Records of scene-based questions

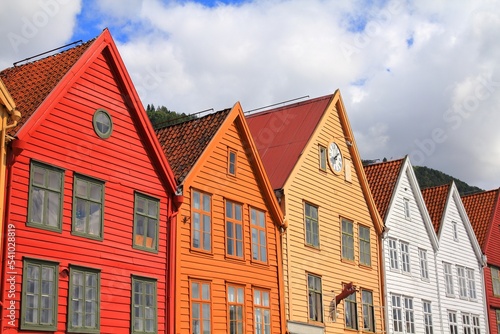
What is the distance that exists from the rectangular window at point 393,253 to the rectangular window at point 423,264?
295 cm

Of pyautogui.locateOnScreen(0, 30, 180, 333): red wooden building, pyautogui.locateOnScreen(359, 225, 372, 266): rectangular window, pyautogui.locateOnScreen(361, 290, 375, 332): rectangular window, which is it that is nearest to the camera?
pyautogui.locateOnScreen(0, 30, 180, 333): red wooden building

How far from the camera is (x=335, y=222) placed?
34.1m

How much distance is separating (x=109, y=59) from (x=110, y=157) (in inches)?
117

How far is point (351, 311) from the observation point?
3422 centimetres

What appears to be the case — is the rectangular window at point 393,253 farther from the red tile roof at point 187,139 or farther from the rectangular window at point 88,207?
the rectangular window at point 88,207

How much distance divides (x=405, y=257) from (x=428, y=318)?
3750 mm

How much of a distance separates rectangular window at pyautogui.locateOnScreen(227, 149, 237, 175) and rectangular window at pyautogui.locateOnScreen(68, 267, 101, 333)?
789cm

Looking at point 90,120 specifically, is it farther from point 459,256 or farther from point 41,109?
point 459,256

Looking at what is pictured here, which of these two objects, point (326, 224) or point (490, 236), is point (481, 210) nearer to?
point (490, 236)

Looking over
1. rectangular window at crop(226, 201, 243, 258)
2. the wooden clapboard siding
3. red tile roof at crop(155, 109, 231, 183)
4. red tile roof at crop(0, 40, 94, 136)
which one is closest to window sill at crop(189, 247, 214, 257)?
rectangular window at crop(226, 201, 243, 258)

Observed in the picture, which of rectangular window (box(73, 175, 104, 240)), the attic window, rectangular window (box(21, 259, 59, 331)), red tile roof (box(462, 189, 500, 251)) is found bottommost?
rectangular window (box(21, 259, 59, 331))

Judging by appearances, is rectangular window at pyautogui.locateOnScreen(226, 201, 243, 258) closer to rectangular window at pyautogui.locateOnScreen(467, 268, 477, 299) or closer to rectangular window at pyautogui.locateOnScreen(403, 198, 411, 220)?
rectangular window at pyautogui.locateOnScreen(403, 198, 411, 220)

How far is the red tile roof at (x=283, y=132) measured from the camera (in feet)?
105

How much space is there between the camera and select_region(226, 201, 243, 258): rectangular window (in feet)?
Answer: 90.8
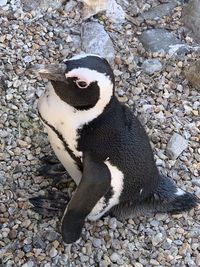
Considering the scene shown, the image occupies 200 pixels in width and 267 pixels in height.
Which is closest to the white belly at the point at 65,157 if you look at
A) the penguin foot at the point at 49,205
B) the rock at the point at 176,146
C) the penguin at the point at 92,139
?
A: the penguin at the point at 92,139

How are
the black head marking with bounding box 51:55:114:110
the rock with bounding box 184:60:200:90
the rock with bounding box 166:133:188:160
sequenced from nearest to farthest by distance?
the black head marking with bounding box 51:55:114:110 < the rock with bounding box 166:133:188:160 < the rock with bounding box 184:60:200:90

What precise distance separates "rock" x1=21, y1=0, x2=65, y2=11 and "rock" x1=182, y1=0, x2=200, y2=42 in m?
0.49

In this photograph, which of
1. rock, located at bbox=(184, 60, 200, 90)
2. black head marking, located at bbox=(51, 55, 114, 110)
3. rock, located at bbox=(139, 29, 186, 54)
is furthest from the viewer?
rock, located at bbox=(139, 29, 186, 54)

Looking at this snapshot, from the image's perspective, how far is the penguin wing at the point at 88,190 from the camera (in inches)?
71.3

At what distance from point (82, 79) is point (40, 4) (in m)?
0.97

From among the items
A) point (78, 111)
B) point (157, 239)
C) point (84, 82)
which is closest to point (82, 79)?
point (84, 82)

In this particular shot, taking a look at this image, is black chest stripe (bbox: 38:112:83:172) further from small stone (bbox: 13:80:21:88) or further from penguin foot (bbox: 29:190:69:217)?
small stone (bbox: 13:80:21:88)

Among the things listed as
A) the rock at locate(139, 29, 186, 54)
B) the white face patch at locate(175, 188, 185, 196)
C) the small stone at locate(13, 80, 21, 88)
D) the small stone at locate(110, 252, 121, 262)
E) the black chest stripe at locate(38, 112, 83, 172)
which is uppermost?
the black chest stripe at locate(38, 112, 83, 172)

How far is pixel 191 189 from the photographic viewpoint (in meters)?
2.19

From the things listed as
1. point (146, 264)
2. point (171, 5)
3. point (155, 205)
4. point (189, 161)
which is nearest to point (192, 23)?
point (171, 5)

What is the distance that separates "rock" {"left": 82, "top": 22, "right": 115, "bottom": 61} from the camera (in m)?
2.50

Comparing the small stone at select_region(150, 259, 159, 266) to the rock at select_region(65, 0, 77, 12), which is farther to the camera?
the rock at select_region(65, 0, 77, 12)

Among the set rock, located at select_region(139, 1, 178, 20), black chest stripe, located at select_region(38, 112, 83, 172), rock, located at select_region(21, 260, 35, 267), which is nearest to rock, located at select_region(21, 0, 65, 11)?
rock, located at select_region(139, 1, 178, 20)

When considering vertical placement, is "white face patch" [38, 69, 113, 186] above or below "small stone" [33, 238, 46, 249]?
above
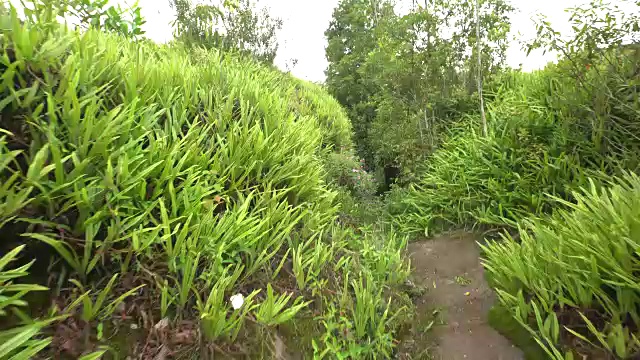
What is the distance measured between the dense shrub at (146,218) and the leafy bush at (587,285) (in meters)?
0.96

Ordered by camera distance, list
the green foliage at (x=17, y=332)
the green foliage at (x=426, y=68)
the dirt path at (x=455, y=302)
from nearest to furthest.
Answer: the green foliage at (x=17, y=332) < the dirt path at (x=455, y=302) < the green foliage at (x=426, y=68)

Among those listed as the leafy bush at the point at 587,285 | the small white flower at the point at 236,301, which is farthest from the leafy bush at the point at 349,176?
the small white flower at the point at 236,301

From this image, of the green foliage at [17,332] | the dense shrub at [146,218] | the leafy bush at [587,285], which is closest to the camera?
the green foliage at [17,332]

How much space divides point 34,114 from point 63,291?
937 millimetres

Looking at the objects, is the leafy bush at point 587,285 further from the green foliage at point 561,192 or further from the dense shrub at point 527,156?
the dense shrub at point 527,156

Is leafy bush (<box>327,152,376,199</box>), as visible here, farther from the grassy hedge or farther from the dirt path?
the dirt path

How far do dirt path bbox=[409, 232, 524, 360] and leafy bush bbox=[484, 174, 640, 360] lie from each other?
35 cm

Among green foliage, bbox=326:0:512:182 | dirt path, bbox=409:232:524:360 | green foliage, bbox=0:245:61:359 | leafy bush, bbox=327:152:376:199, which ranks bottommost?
dirt path, bbox=409:232:524:360

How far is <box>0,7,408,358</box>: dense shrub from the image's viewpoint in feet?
5.24

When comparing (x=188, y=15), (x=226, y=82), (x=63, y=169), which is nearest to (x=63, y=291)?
(x=63, y=169)

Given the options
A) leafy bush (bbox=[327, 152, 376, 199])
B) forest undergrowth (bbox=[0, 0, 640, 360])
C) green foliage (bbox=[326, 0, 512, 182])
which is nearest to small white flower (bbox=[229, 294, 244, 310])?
forest undergrowth (bbox=[0, 0, 640, 360])

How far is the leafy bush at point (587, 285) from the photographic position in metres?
1.81

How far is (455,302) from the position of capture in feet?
10.1

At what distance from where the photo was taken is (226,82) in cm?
352
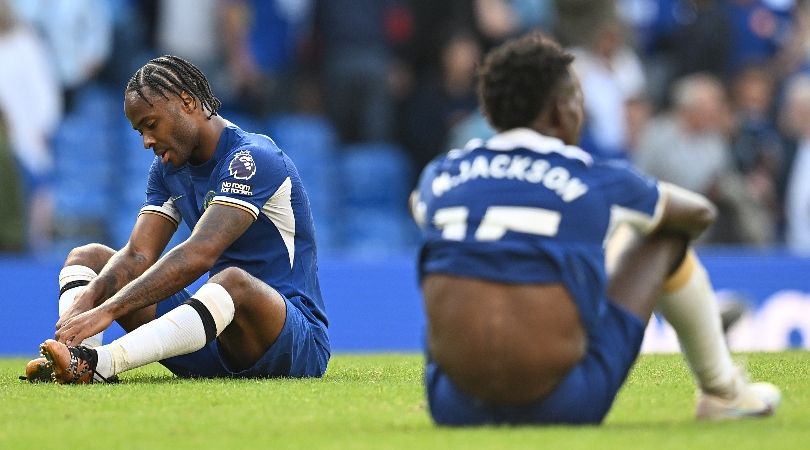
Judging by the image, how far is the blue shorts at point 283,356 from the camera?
6859 mm

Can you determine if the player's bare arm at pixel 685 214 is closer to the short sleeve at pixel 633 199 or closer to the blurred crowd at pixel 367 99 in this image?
the short sleeve at pixel 633 199

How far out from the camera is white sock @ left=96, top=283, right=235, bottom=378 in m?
6.46

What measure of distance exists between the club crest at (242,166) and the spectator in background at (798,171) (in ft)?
28.7

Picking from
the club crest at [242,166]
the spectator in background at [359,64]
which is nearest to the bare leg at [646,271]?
the club crest at [242,166]

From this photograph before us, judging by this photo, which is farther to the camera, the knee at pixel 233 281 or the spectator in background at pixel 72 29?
the spectator in background at pixel 72 29

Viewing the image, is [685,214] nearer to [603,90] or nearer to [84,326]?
[84,326]

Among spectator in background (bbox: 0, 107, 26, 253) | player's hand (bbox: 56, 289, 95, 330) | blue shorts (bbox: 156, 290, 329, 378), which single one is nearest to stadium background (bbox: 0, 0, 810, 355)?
spectator in background (bbox: 0, 107, 26, 253)

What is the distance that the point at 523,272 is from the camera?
4.71 metres

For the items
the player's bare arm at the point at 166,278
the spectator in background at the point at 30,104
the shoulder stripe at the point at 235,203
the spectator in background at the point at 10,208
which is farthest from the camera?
the spectator in background at the point at 30,104

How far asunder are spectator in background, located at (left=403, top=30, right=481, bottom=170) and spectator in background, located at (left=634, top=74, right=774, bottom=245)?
74.0 inches

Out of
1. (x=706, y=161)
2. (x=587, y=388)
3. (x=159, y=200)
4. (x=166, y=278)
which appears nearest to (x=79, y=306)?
(x=166, y=278)

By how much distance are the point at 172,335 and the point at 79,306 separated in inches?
27.5

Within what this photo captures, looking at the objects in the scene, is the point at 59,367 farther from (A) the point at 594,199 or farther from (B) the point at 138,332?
(A) the point at 594,199

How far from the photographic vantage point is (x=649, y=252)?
4.80m
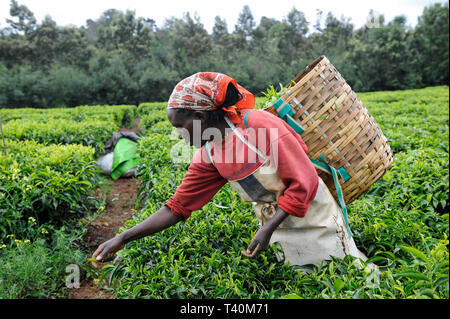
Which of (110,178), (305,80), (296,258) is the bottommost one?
(110,178)

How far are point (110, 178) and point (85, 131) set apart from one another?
104cm

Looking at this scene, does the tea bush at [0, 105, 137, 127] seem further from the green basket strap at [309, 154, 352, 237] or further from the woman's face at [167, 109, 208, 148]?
the green basket strap at [309, 154, 352, 237]

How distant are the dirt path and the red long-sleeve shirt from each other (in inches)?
76.2

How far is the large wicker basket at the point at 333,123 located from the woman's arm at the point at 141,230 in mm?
784

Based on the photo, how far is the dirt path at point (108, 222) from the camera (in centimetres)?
302

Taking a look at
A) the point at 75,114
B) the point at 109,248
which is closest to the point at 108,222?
the point at 109,248

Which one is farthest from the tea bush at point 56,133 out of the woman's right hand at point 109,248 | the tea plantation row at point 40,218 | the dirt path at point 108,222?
the woman's right hand at point 109,248

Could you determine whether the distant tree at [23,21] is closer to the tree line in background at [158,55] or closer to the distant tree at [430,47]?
the tree line in background at [158,55]

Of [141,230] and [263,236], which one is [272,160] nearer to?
[263,236]

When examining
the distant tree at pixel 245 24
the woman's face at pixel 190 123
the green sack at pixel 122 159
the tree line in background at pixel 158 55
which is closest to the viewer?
the woman's face at pixel 190 123

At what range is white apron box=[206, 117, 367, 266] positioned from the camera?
1.55 meters

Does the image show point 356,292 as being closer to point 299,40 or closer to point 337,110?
point 337,110

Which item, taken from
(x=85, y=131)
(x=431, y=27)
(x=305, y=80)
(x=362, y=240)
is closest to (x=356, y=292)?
(x=362, y=240)

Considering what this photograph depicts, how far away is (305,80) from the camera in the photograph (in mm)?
1568
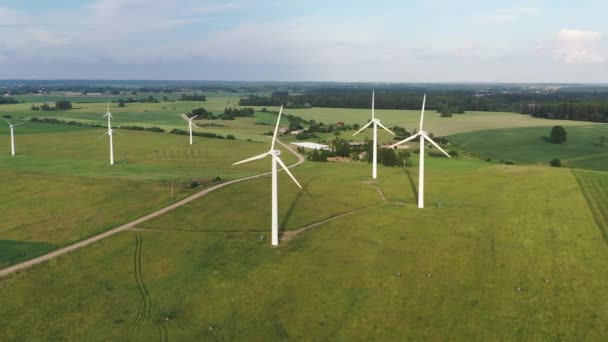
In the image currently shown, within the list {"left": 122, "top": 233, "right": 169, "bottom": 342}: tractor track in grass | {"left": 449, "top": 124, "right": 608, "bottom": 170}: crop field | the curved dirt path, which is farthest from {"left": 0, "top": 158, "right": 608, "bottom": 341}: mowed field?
{"left": 449, "top": 124, "right": 608, "bottom": 170}: crop field

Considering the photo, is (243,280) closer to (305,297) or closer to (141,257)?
(305,297)

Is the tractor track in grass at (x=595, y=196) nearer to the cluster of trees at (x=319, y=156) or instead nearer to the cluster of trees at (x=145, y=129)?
the cluster of trees at (x=319, y=156)

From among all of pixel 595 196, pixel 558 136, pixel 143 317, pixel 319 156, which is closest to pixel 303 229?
pixel 143 317

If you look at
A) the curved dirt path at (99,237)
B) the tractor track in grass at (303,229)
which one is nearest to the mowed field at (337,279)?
the tractor track in grass at (303,229)

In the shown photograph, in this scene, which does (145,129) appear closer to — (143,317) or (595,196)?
(595,196)

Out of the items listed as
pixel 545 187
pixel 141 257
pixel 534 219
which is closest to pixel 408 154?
pixel 545 187

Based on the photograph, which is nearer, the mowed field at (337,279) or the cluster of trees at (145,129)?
the mowed field at (337,279)

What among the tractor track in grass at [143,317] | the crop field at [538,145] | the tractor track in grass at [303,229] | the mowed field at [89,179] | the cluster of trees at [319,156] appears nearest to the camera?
the tractor track in grass at [143,317]
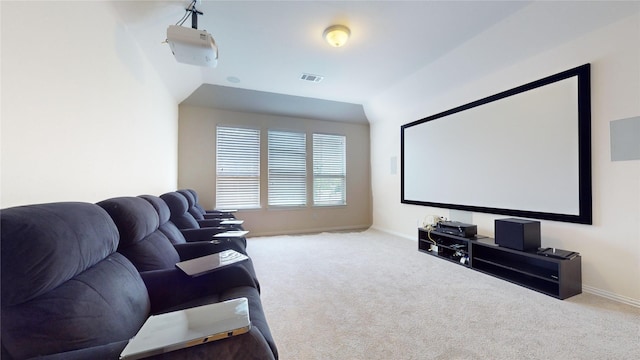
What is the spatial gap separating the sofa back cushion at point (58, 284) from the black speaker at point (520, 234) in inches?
133

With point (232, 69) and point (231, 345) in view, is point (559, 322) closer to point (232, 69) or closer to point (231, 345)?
point (231, 345)

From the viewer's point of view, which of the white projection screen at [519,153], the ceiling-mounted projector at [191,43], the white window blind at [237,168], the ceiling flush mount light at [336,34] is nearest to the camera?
the ceiling-mounted projector at [191,43]

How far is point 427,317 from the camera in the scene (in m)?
2.11

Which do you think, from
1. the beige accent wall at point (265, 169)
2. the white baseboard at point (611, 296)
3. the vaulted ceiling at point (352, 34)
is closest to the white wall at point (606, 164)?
the white baseboard at point (611, 296)

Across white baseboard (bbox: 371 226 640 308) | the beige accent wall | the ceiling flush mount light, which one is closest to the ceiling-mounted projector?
the ceiling flush mount light

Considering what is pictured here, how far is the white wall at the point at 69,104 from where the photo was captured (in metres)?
1.24

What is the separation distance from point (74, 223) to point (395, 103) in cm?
513

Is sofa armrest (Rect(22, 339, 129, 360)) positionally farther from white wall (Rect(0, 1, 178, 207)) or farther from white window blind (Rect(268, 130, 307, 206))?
white window blind (Rect(268, 130, 307, 206))

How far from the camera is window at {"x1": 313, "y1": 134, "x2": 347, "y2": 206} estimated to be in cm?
598

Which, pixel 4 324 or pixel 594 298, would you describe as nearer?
pixel 4 324

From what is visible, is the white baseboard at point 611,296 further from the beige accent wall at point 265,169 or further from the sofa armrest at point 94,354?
the beige accent wall at point 265,169

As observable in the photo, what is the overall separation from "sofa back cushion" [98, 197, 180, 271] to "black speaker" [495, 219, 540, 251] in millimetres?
3305

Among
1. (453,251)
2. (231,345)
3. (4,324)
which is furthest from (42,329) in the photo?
(453,251)

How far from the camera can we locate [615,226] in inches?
95.9
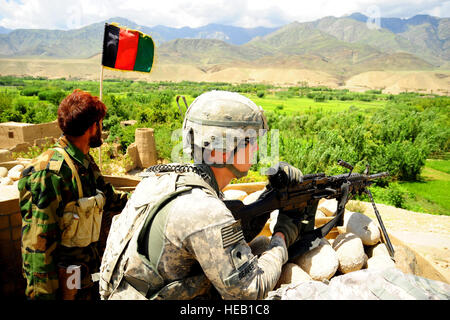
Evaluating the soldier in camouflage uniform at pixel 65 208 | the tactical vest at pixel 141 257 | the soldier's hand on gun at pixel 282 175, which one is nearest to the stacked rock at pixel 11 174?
the soldier in camouflage uniform at pixel 65 208

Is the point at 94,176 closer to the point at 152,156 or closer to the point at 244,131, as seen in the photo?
the point at 244,131

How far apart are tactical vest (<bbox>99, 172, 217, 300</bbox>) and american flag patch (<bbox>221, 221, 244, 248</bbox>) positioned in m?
0.25

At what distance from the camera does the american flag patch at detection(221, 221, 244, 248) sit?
5.15ft

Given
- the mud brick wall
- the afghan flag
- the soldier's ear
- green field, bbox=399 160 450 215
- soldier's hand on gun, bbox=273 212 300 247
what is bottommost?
green field, bbox=399 160 450 215

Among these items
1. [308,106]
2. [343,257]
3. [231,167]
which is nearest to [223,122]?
[231,167]

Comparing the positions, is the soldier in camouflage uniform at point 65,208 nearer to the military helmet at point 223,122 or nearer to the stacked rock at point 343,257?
the military helmet at point 223,122

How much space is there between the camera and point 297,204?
289cm

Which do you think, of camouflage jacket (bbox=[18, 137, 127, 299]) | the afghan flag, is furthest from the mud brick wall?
the afghan flag

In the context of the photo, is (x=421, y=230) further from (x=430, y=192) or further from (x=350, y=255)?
(x=430, y=192)

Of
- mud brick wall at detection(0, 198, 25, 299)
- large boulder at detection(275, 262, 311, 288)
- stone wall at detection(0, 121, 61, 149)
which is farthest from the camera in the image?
stone wall at detection(0, 121, 61, 149)

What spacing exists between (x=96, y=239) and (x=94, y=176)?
594 mm

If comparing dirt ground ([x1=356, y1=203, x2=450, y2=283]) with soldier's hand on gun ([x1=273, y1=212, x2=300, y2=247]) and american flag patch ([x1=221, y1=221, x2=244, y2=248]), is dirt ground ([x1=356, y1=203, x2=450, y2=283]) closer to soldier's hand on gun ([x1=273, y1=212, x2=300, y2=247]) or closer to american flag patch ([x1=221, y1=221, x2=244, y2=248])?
soldier's hand on gun ([x1=273, y1=212, x2=300, y2=247])

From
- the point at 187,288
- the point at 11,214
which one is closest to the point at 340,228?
the point at 187,288

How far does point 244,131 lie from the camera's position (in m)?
2.04
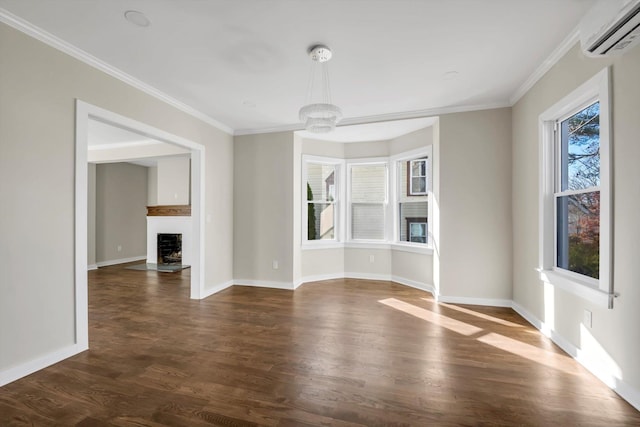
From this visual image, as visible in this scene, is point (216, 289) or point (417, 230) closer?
point (216, 289)

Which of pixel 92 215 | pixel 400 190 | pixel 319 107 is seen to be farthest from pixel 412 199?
pixel 92 215

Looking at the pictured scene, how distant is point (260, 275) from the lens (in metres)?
4.92

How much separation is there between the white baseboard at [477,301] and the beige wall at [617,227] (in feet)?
2.05

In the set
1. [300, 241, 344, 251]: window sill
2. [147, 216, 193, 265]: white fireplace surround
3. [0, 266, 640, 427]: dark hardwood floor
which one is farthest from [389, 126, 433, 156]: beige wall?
[147, 216, 193, 265]: white fireplace surround

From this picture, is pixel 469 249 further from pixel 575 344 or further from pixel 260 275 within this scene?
pixel 260 275

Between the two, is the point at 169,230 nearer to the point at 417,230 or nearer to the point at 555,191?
the point at 417,230

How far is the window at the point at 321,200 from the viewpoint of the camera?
545cm

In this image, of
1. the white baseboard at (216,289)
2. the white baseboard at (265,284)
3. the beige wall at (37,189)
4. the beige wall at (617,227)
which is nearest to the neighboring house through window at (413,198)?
the beige wall at (617,227)

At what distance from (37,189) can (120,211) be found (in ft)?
20.6

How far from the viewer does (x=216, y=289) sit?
4.57 metres

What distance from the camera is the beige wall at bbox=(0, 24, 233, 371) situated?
2129 millimetres

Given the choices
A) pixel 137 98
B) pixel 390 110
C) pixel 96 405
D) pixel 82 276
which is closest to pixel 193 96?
pixel 137 98

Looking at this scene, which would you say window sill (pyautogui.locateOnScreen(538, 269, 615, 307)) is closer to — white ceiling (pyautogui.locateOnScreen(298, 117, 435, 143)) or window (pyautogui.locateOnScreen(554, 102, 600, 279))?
window (pyautogui.locateOnScreen(554, 102, 600, 279))

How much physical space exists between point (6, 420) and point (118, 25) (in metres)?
2.76
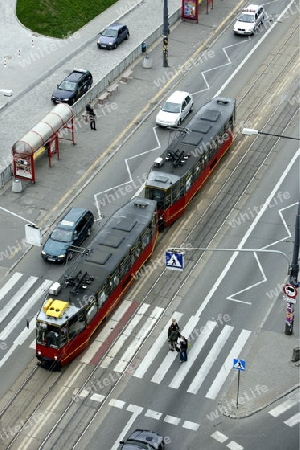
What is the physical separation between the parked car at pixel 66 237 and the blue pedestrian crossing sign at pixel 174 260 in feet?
29.7

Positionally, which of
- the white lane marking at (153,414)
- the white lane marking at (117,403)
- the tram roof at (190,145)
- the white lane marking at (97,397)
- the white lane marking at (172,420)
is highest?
the tram roof at (190,145)

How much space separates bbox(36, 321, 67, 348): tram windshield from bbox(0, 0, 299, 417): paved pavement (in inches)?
349

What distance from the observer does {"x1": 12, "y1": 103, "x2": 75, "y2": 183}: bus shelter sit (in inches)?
2633

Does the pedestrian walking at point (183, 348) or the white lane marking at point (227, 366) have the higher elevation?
the pedestrian walking at point (183, 348)

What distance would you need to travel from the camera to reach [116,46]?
87.2m

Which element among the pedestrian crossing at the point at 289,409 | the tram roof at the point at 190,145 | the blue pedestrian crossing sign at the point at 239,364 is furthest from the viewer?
the tram roof at the point at 190,145

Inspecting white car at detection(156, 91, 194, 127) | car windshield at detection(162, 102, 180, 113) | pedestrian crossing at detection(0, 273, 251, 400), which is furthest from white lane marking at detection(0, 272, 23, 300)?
car windshield at detection(162, 102, 180, 113)

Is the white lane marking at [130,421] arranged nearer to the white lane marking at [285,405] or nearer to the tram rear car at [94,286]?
the tram rear car at [94,286]

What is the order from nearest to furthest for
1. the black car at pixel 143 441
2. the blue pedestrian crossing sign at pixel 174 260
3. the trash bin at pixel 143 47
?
1. the black car at pixel 143 441
2. the blue pedestrian crossing sign at pixel 174 260
3. the trash bin at pixel 143 47

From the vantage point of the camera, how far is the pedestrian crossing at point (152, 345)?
52.3 meters

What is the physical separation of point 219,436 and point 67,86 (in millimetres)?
37584

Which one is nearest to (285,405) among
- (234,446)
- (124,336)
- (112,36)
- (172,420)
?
(234,446)

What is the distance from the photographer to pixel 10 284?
59000 mm

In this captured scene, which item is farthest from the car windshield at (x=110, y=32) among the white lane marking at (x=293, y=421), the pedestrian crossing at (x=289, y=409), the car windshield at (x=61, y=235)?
the white lane marking at (x=293, y=421)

WHAT THE EXERCISE ASKS.
Could you repeat word for word everything in the data from the line containing "Considering the scene" down to the line containing "A: the penguin at the point at 92,139", with both of those lines included?

RESPONSE.
Considering the scene shown, the image occupies 200 pixels in width and 267 pixels in height.
Which is closest to the white belly at the point at 65,157 if you look at
A) the penguin foot at the point at 49,205
B) the rock at the point at 176,146
C) the penguin at the point at 92,139
?
A: the penguin at the point at 92,139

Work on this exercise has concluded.